甘い言葉を次々押し寄せるように聞かされて、熱く濡れた肉厚な舌が私を攻め続けて、訳が分からなくなってしまいそうで。必死に身体に力を入れようとするのに、もうどこに力を入れればいいのかも分からない。
「可愛くて、おまえの全部、食べ尽したい――」
「きゃっ」
ふわっと身体が浮いて、気付けば創介さんに抱き上げられていた。部屋の中へと進み、大きな窓ガラスに沿って置かれていたソファに腰掛けさせられた。その私の足もとに、創介さんが跪く。
「そ、創介さん……っ?」
私が創介さんを見下ろす形になる。慌てて腰を曲げて、創介さんに近付こうとしたら、すぐに濡れた感触を脚に感じた。
「ちょ、ちょっと待って――」
創介さんが私の脚に両手を添えて、足首のあたりから上へ上へと唇を滑らせた。

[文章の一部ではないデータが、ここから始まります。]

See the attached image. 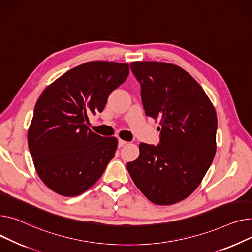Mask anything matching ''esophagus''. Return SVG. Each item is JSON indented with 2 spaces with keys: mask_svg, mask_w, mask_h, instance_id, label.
Wrapping results in <instances>:
<instances>
[{
  "mask_svg": "<svg viewBox=\"0 0 252 252\" xmlns=\"http://www.w3.org/2000/svg\"><path fill=\"white\" fill-rule=\"evenodd\" d=\"M126 143H127V141H125V140H123V139H119V140H118V146H119V147L125 145Z\"/></svg>",
  "mask_w": 252,
  "mask_h": 252,
  "instance_id": "obj_1",
  "label": "esophagus"
}]
</instances>
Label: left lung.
<instances>
[{
	"instance_id": "left-lung-1",
	"label": "left lung",
	"mask_w": 252,
	"mask_h": 252,
	"mask_svg": "<svg viewBox=\"0 0 252 252\" xmlns=\"http://www.w3.org/2000/svg\"><path fill=\"white\" fill-rule=\"evenodd\" d=\"M141 86L145 115L159 121V143L139 144L127 164L137 188L152 202L170 205L188 197L202 181L216 155V110L202 87L177 65L130 64Z\"/></svg>"
}]
</instances>
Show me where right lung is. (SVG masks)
<instances>
[{
  "mask_svg": "<svg viewBox=\"0 0 252 252\" xmlns=\"http://www.w3.org/2000/svg\"><path fill=\"white\" fill-rule=\"evenodd\" d=\"M128 74L126 63L87 62L67 71L40 94L28 129V147L39 178L56 193H83L114 158L117 138L93 132L88 118L102 112Z\"/></svg>",
  "mask_w": 252,
  "mask_h": 252,
  "instance_id": "add662e5",
  "label": "right lung"
}]
</instances>
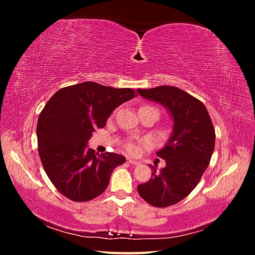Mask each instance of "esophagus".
I'll return each instance as SVG.
<instances>
[{
	"instance_id": "obj_1",
	"label": "esophagus",
	"mask_w": 255,
	"mask_h": 255,
	"mask_svg": "<svg viewBox=\"0 0 255 255\" xmlns=\"http://www.w3.org/2000/svg\"><path fill=\"white\" fill-rule=\"evenodd\" d=\"M128 163L130 164V165H133V166H137V165L140 164L139 161H137V160H135V159H130V158L128 159Z\"/></svg>"
}]
</instances>
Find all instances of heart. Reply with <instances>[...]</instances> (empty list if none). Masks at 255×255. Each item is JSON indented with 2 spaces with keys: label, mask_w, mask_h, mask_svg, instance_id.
I'll return each mask as SVG.
<instances>
[{
  "label": "heart",
  "mask_w": 255,
  "mask_h": 255,
  "mask_svg": "<svg viewBox=\"0 0 255 255\" xmlns=\"http://www.w3.org/2000/svg\"><path fill=\"white\" fill-rule=\"evenodd\" d=\"M143 142H145V141H143ZM127 150H128L129 153L135 154V153H137V151H138V146H137L135 143H133V142H129V143L127 144Z\"/></svg>",
  "instance_id": "1"
}]
</instances>
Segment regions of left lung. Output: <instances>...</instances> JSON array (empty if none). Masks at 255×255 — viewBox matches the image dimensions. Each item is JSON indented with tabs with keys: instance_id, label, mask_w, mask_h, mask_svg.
I'll return each instance as SVG.
<instances>
[{
	"instance_id": "obj_1",
	"label": "left lung",
	"mask_w": 255,
	"mask_h": 255,
	"mask_svg": "<svg viewBox=\"0 0 255 255\" xmlns=\"http://www.w3.org/2000/svg\"><path fill=\"white\" fill-rule=\"evenodd\" d=\"M137 92L165 106L173 119L170 138L156 152L166 160V167L157 173L156 167L151 166V179L137 186L146 203L167 207L186 198L201 180L214 152L215 128L205 105L186 91L158 86Z\"/></svg>"
}]
</instances>
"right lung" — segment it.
Listing matches in <instances>:
<instances>
[{"instance_id": "right-lung-1", "label": "right lung", "mask_w": 255, "mask_h": 255, "mask_svg": "<svg viewBox=\"0 0 255 255\" xmlns=\"http://www.w3.org/2000/svg\"><path fill=\"white\" fill-rule=\"evenodd\" d=\"M135 97L130 88L85 82L59 89L43 107L37 123L38 152L56 189L75 202L97 198L109 186L114 169L126 163L120 154L100 155L87 143L119 105Z\"/></svg>"}]
</instances>
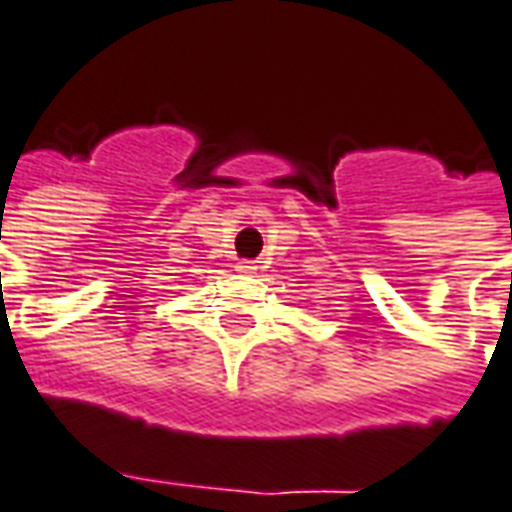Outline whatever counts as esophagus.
<instances>
[{
    "label": "esophagus",
    "mask_w": 512,
    "mask_h": 512,
    "mask_svg": "<svg viewBox=\"0 0 512 512\" xmlns=\"http://www.w3.org/2000/svg\"><path fill=\"white\" fill-rule=\"evenodd\" d=\"M237 270H240V272H253V270H256V264H253V261H240V264H237Z\"/></svg>",
    "instance_id": "esophagus-1"
}]
</instances>
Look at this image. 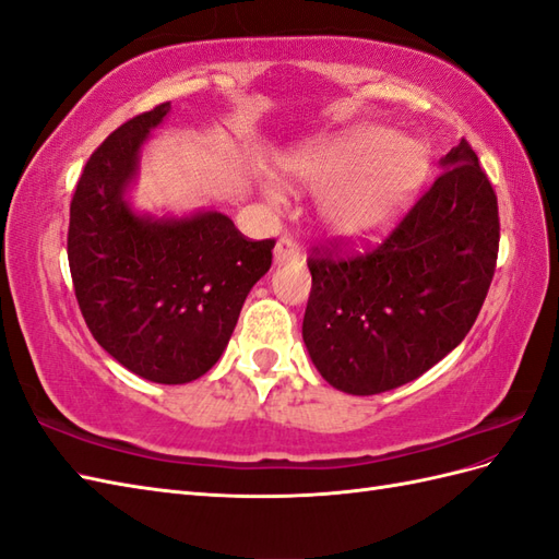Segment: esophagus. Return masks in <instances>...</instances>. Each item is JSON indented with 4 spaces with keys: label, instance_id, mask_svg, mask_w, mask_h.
I'll return each instance as SVG.
<instances>
[{
    "label": "esophagus",
    "instance_id": "obj_1",
    "mask_svg": "<svg viewBox=\"0 0 559 559\" xmlns=\"http://www.w3.org/2000/svg\"><path fill=\"white\" fill-rule=\"evenodd\" d=\"M300 259V249L295 245L290 237H281L273 247V264H286V261H298Z\"/></svg>",
    "mask_w": 559,
    "mask_h": 559
}]
</instances>
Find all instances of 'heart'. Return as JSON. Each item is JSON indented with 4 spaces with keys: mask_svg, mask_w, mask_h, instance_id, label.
<instances>
[{
    "mask_svg": "<svg viewBox=\"0 0 559 559\" xmlns=\"http://www.w3.org/2000/svg\"><path fill=\"white\" fill-rule=\"evenodd\" d=\"M278 175L298 192H322L317 218L326 237L362 247L382 240L408 211L427 177V156L394 129L362 124L290 148Z\"/></svg>",
    "mask_w": 559,
    "mask_h": 559,
    "instance_id": "1",
    "label": "heart"
}]
</instances>
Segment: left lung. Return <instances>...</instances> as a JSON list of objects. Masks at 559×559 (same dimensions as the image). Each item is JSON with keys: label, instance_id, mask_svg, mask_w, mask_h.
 I'll use <instances>...</instances> for the list:
<instances>
[{"label": "left lung", "instance_id": "1", "mask_svg": "<svg viewBox=\"0 0 559 559\" xmlns=\"http://www.w3.org/2000/svg\"><path fill=\"white\" fill-rule=\"evenodd\" d=\"M386 240L367 254H317L302 319L307 353L353 396L408 384L466 338L495 276L497 197L466 139Z\"/></svg>", "mask_w": 559, "mask_h": 559}]
</instances>
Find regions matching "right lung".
Instances as JSON below:
<instances>
[{
    "label": "right lung",
    "mask_w": 559,
    "mask_h": 559,
    "mask_svg": "<svg viewBox=\"0 0 559 559\" xmlns=\"http://www.w3.org/2000/svg\"><path fill=\"white\" fill-rule=\"evenodd\" d=\"M170 103L134 117L83 168L69 209L71 281L93 338L129 372L187 384L218 362L242 305L271 266L221 211H136L129 192L141 148Z\"/></svg>",
    "instance_id": "right-lung-1"
}]
</instances>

きっちりとタキシードを身にまとう創介さんと対照的なその淫靡な仕草に、私の身体が敏感に反応する。
ドレスの長い布で覆われていたはずの自分の脚が、創介さんの目の前に曝け出され。そのうえ、そんなところに唇を這わせる姿を見ていれば、焦りと淫らな感情とでどうしたらいいか分からなくなる。